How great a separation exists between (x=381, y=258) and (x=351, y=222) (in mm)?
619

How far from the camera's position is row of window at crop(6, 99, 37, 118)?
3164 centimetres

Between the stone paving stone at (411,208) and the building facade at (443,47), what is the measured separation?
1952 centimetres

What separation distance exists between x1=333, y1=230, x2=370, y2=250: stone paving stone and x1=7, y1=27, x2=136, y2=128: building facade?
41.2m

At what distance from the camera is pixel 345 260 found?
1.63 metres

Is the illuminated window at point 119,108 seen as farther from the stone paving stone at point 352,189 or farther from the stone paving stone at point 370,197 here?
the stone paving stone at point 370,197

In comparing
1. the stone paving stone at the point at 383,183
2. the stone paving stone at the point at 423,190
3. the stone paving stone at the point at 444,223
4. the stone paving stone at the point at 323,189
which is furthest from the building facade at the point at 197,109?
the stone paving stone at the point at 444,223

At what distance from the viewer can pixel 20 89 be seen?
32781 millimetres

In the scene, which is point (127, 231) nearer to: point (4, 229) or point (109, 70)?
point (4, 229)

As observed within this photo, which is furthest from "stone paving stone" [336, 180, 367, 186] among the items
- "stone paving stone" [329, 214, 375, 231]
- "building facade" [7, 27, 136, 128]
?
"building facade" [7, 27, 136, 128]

==

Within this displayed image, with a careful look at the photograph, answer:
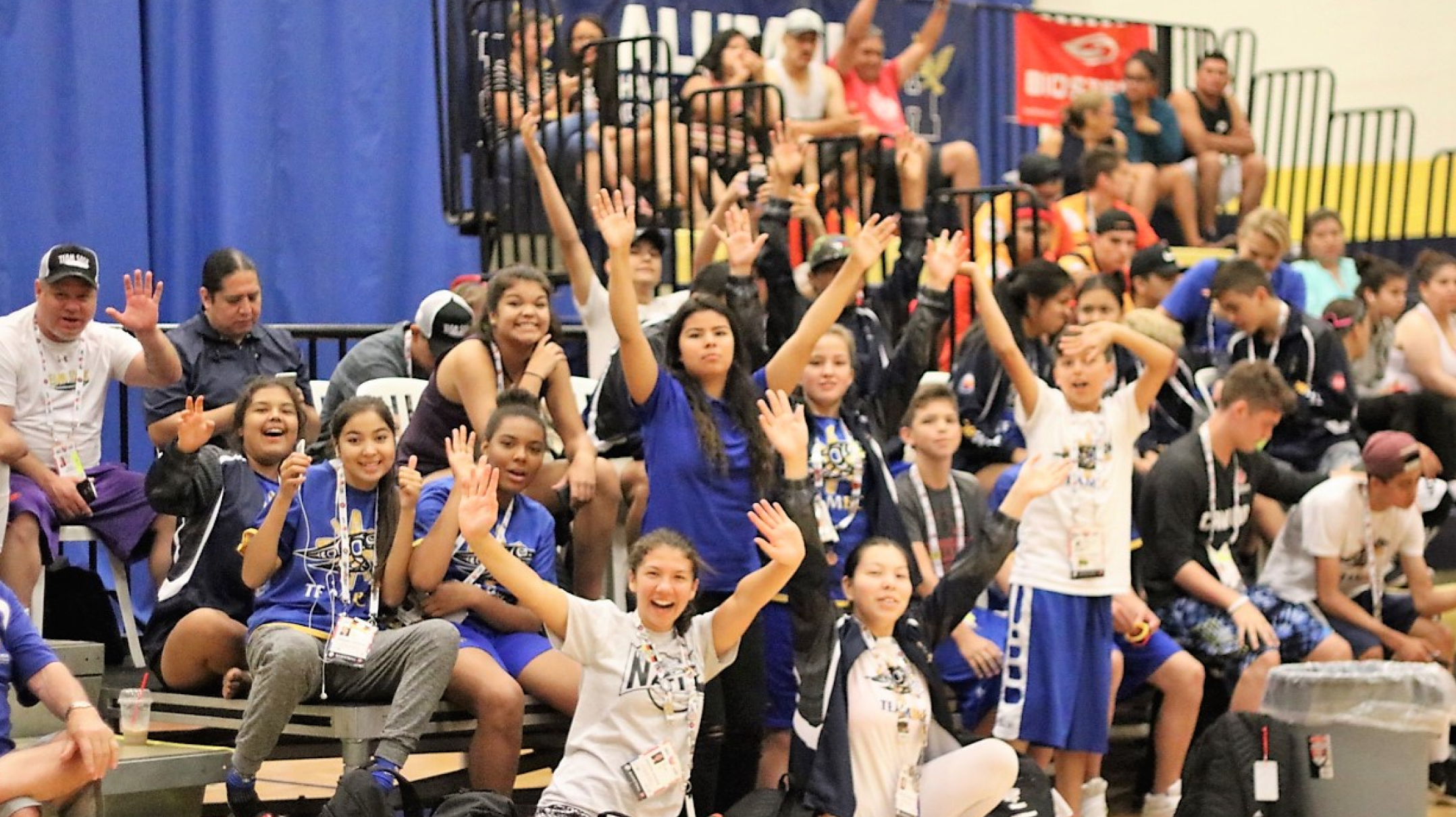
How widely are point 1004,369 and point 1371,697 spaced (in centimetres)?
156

...

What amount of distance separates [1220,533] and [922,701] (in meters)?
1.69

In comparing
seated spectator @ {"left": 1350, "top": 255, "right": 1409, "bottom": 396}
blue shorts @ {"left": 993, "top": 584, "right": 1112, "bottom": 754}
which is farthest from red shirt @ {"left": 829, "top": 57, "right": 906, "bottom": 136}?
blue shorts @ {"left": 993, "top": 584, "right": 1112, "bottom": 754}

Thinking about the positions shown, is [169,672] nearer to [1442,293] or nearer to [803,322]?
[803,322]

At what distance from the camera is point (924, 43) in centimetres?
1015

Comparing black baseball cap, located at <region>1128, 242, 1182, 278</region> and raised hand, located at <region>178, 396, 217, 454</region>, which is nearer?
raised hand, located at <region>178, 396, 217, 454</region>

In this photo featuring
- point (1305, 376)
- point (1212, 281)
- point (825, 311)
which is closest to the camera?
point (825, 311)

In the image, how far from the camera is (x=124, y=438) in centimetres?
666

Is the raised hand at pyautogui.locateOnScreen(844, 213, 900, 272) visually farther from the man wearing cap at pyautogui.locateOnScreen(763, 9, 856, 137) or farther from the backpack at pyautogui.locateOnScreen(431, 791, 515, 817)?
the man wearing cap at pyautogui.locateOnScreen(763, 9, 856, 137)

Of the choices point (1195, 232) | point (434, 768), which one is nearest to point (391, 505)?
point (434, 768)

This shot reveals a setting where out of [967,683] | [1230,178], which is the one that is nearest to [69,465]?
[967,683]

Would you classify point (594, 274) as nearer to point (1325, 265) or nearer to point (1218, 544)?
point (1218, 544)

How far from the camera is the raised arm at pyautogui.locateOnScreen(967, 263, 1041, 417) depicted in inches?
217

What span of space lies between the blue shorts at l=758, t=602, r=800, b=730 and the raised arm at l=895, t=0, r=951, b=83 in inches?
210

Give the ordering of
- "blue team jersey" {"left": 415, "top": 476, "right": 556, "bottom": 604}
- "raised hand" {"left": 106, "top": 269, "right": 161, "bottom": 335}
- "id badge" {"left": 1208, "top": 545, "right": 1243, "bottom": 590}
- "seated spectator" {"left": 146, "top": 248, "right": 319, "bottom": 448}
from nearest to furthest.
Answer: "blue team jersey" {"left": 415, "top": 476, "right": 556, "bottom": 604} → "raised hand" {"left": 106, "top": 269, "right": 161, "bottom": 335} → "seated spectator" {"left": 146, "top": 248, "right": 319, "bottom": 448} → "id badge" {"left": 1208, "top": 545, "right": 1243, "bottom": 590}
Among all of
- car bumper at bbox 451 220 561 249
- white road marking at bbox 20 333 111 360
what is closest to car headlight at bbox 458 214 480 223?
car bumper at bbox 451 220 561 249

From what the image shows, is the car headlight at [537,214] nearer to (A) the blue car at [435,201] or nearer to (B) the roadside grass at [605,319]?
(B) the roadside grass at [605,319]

YOUR GOAL: Please pick out every line of the data above that contains the word "nearest".

EXPECTED OUTPUT:
Of the choices point (1195, 232) | point (434, 768), which one is nearest to point (391, 505)?
This shot reveals a setting where out of [967,683] | [1230,178], which is the one that is nearest to [69,465]?
from nearest to furthest.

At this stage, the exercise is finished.